Pela segunda eleição consecutiva, a Unidade Popular (UP) aparece como a única legenda do campo da esquerda socialista a apresentar candidaturas majoritárias em Alagoas. Em 2024, na disputa pela Prefeitura de Maceió, o partido lançou a jornalista Lenilda Luna como candidata e terminou o pleito em terceiro lugar.

Agora, no cenário eleitoral de 2026, a UP volta a se colocar no debate majoritário estadual, com as pré-candidaturas da Lenilda ao Governo de Alagoas e do professor e jornalista Alexandre Fleming ao Senado Federal.

O movimento chama atenção porque Alagoas conta com cerca de dez partidos de esquerda, centro-esquerda e esquerda socialista legalmente registrados e com atuação política. Ainda assim, até o momento, a UP é a única organização desse campo que apresenta pré-candidaturas próprias para disputar os principais cargos em jogo no estado.

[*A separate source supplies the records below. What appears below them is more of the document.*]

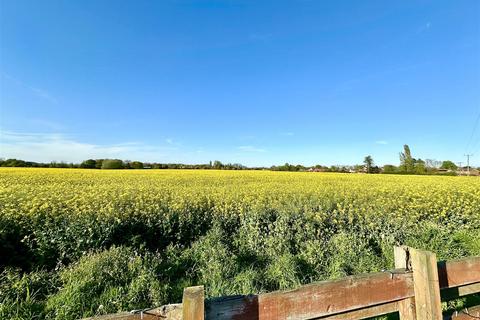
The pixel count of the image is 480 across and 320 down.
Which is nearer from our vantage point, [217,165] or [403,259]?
[403,259]

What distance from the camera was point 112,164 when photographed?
124 ft

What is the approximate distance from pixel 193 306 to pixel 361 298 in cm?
118

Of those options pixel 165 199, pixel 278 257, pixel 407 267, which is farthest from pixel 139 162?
pixel 407 267

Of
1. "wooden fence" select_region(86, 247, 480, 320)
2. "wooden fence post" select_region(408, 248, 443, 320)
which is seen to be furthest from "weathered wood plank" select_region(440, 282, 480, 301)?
"wooden fence post" select_region(408, 248, 443, 320)

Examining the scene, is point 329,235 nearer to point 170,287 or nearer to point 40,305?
point 170,287

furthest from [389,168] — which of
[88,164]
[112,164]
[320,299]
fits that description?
[320,299]

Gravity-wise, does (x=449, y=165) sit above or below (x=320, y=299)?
above

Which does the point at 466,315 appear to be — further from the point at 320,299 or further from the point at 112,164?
the point at 112,164

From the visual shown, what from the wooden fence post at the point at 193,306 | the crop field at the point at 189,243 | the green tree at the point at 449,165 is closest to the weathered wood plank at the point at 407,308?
the wooden fence post at the point at 193,306

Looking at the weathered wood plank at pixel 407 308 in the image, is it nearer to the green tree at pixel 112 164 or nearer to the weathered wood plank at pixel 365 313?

Fleming destacou a importância da esquerda disputar o protagonismo político em Alagoas. “Em ano de Copa, vale lembrar que time que não joga, não tem torcida. A esquerda precisa entrar em campo com programa e lado. Defendemos a taxação dos super-ricos, o fim da escala 6x1, emprego, moradia, saneamento, educação e saúde públicas, combate ao feminicídio, ao racismo e às desigualdades que marcam Alagoas”, pontuou o pré-candidato.

Ainda segundo Fleming, a UP tem assumido “com coragem e responsabilidade” a tarefa de representar a esquerda socialista no atual momento, buscando manter vivas as pautas históricas da esquerda em Alagoas. Ele afirma lamentar a ausência de outras pré-candidaturas majoritárias do campo progressista e de esquerda, mas ressalta que não cabe à UP fazer um balanço ou um diagnóstico crítico sobre os motivos que levaram os demais partidos a não apresentarem candidaturas próprias.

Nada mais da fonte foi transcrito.